I think I even proposed that she should have renamed her column “Gina Lubrano: Why You’re Wrong.”
Lubrano copped to mistakes in the paper, spelling errors and some factual things here and there. But I never saw her really understand and “represent” a reader’s complaint in the name of change. Goodhue shows she’s ready to pick up right where Lubrano left off.
Here’s her key paragraph Monday:
In more than 30 years as a journalist with a few scattered days of filling in for Gina Lubrano, I’ve never felt such a desperate need to protect my noggin. I feel as if I’ve officially been initiated now that I’ve been pounded from the right and pummeled from the left — and the complaints were about the same front page.
OK, wait. This is exactly the problem. Goodhue is already starting from the assumption that her job is to defend the newspaper and take these licks.
Maybe that’s the job they gave her, but readers’ advocates should have a very different interpretation of their job.
It’s not Goodhue being “pummeled,” it’s the paper.
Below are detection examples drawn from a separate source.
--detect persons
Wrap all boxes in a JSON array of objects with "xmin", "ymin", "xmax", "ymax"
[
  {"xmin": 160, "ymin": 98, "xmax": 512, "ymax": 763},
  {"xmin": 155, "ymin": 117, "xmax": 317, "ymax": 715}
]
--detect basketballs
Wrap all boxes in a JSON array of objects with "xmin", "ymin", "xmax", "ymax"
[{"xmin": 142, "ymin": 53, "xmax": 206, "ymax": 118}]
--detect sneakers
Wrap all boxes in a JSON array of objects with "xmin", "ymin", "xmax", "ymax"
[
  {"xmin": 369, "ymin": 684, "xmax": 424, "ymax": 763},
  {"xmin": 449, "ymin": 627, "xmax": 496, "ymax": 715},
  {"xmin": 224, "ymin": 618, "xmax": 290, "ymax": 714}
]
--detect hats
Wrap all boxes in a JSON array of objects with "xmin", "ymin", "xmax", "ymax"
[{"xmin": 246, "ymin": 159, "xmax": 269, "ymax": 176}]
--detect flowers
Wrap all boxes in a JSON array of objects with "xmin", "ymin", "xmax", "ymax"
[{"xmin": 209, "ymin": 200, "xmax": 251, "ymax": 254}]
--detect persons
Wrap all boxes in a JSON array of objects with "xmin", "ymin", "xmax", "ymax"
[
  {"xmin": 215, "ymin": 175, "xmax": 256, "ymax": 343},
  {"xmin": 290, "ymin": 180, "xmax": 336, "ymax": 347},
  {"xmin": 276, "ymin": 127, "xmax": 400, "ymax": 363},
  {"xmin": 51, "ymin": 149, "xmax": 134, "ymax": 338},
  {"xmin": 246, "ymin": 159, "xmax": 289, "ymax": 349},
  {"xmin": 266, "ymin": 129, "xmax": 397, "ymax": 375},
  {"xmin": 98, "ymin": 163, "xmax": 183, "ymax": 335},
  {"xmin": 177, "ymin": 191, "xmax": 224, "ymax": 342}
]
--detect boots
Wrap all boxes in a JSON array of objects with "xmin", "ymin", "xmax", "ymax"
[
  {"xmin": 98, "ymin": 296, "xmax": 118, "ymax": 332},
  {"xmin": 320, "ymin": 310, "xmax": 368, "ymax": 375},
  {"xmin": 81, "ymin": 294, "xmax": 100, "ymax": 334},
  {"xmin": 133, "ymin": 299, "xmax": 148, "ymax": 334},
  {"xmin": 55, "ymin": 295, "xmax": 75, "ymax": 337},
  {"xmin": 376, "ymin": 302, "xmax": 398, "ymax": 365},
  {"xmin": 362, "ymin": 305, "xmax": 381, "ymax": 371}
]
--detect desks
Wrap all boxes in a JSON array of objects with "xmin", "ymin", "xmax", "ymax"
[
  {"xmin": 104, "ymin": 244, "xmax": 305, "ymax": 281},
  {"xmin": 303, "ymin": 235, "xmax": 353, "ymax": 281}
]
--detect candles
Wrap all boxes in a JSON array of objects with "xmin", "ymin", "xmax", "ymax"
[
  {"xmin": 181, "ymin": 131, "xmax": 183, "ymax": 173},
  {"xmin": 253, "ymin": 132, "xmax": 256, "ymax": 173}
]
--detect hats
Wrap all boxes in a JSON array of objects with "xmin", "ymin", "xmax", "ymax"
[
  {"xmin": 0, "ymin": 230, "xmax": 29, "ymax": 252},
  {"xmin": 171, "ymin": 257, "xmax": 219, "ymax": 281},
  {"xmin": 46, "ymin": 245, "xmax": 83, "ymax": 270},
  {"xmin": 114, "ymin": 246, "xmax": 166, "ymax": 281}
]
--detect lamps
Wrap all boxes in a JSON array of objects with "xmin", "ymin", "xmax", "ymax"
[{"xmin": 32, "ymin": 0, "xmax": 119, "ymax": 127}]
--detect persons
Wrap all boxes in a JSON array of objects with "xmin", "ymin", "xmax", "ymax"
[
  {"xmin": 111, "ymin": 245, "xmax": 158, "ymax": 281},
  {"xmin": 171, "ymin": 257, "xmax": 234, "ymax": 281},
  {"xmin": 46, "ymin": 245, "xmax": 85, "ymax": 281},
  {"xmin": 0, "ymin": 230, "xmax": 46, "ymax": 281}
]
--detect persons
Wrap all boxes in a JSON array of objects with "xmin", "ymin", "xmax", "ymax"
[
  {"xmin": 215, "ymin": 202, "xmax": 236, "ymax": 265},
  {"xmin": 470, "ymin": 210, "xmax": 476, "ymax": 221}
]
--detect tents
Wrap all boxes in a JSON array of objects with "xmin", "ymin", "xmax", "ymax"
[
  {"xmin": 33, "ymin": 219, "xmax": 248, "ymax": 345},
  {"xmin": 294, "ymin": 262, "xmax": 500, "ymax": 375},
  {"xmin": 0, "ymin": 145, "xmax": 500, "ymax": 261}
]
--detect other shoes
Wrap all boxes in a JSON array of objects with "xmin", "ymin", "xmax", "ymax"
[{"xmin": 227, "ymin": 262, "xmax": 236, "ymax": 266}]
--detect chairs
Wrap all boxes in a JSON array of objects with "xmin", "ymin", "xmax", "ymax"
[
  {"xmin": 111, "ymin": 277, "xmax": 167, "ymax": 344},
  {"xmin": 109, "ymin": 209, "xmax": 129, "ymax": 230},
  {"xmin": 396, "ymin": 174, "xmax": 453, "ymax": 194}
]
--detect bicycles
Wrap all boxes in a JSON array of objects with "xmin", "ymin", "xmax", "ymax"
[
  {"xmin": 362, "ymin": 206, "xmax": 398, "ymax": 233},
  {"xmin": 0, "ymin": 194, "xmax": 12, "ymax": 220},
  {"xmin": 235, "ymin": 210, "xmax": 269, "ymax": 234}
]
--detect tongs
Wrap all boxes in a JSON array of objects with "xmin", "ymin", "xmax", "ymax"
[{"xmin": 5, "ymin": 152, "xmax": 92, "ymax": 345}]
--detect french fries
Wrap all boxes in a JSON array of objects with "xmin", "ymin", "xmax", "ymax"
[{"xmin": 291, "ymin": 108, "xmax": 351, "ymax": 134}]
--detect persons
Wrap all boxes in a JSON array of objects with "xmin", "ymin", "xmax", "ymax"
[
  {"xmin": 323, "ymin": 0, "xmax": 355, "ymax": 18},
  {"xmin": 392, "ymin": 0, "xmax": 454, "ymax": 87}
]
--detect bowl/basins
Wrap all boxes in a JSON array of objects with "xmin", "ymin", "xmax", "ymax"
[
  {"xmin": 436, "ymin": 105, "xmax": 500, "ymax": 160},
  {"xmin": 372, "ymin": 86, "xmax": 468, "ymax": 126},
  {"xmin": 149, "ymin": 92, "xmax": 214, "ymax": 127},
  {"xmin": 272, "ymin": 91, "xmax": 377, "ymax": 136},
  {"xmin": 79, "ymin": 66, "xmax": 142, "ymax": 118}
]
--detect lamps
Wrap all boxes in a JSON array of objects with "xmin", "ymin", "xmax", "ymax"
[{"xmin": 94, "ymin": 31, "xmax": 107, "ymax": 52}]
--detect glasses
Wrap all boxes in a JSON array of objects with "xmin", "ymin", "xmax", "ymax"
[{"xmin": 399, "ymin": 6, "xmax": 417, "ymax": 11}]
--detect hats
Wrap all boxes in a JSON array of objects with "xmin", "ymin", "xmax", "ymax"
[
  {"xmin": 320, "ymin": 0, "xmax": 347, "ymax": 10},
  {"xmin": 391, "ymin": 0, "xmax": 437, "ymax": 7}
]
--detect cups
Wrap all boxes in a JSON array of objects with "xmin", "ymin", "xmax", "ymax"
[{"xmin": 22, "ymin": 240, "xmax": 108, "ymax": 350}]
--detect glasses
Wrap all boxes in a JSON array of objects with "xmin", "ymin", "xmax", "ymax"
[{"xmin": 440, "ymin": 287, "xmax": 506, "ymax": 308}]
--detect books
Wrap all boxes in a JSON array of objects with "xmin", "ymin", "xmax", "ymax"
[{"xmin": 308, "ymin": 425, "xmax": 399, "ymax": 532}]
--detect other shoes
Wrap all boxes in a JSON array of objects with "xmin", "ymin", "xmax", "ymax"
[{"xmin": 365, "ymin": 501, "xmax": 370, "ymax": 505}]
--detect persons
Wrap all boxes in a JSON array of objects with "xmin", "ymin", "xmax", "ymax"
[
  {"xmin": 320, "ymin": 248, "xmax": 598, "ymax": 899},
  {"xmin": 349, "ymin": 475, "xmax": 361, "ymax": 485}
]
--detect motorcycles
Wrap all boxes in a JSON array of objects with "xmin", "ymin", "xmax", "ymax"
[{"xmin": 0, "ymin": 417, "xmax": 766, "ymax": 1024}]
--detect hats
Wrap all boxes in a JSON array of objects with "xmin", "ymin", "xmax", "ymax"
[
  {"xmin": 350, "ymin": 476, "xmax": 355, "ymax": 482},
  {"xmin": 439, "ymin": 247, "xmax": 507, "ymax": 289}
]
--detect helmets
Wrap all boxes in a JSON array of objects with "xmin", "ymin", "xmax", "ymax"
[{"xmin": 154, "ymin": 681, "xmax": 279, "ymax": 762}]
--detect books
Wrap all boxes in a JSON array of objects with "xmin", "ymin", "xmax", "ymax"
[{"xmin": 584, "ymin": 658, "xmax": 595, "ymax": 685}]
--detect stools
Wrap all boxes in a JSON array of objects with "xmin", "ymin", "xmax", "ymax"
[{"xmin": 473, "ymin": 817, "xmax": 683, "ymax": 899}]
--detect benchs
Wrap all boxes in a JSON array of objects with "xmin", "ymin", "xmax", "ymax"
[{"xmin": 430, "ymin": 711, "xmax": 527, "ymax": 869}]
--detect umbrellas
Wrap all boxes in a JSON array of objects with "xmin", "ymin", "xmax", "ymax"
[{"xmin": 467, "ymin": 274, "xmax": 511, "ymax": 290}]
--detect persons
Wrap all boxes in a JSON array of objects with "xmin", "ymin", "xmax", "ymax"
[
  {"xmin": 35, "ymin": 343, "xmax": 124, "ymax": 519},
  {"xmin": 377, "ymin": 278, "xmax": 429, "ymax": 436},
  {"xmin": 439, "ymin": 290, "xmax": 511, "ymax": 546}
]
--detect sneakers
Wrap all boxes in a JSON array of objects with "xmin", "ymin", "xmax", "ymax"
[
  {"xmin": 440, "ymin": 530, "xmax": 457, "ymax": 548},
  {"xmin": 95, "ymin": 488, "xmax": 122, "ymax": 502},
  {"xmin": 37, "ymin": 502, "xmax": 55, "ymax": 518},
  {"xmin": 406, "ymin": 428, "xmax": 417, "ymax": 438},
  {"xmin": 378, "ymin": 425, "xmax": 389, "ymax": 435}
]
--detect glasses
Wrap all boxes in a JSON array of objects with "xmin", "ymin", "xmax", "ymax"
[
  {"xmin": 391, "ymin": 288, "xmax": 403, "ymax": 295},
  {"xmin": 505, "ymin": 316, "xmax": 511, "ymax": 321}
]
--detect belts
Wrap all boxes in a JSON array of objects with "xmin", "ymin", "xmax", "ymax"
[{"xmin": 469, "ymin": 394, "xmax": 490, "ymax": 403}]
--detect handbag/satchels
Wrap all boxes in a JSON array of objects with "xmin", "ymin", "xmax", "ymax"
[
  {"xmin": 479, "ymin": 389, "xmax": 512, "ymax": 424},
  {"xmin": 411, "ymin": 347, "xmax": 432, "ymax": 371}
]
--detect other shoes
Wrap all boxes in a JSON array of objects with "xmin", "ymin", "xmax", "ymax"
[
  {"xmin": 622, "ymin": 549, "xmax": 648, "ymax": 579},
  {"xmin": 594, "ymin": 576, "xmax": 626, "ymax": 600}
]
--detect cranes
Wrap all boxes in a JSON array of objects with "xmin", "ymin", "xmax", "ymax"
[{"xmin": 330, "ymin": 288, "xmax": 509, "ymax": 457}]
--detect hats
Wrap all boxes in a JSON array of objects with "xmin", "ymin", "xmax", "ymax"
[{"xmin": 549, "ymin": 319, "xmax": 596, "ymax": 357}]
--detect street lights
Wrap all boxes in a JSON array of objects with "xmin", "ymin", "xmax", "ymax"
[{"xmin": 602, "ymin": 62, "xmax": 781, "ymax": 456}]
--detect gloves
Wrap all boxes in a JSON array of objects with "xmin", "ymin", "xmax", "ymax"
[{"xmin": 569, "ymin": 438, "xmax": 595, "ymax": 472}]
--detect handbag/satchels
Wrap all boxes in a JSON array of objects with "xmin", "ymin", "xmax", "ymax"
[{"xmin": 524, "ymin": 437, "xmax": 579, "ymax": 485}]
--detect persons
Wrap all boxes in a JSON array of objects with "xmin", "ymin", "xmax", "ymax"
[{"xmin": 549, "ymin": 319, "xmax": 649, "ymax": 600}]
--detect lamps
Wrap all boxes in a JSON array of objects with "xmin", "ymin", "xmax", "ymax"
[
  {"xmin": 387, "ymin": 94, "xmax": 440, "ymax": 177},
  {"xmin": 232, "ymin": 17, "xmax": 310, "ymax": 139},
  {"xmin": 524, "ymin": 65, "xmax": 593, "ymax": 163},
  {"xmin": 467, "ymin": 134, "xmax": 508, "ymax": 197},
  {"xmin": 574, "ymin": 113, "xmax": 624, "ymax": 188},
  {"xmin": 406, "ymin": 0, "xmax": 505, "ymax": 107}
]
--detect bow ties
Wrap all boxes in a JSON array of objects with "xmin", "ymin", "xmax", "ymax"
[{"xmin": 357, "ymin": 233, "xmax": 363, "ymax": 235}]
It’s her job to understand, investigate and then communicate her findings about the complaints of the readers that call her. It’s her job to represent the reader, not the paper.
The main reader complaint that became the subject of most of her column Monday was that the U-T was wrong to publish an analysis from The New York Times about Saddam Hussein’s execution. The reader thought it was biased and inappropriate for publication in place of, perhaps, more observational reporting about the situation in Iraq.
It’s not like a U-T staffer wrote the piece, after all, so they could have chosen between any number of wire stories to run in its place. Why that one?
If Goodhue is going to investigate and respond to that complaint instead of others, she should answer this question: Why did editors choose that story?
Instead she says, well, this:
Deciding to run the analysis piece on the front page wasn’t such a slam-dunk. Most papers didn’t. I think the Union-Tribune provided an important service to readers by publishing it, whether readers liked the analysis or not.
One bias that I will freely and openly admit as a journalist is my support of the free flow of information and ideas. I think democracy depends on it. People need both news and interpretation of what’s going on to understand this complicated world. Analyses help with that. So do news stories that provide context and explanation.
So there’s a tease about an internal discussion about the story but no interview with the editor who made the call, no information about why that was the best choice to run — just her expression of her own appreciation for the story.
And of course, it’s all in the service of her ultimate point: that her readers are just wrong.
What they shouldn’t expect is to agree with everything they read in the news pages. If they do agree with everything, the paper is failing in its mission of providing a free marketplace of ideas, and readers are missing out on the chance to challenge their assumptions.
Thing is, from what she described, her readers didn’t say anything about wanting to agree with the story.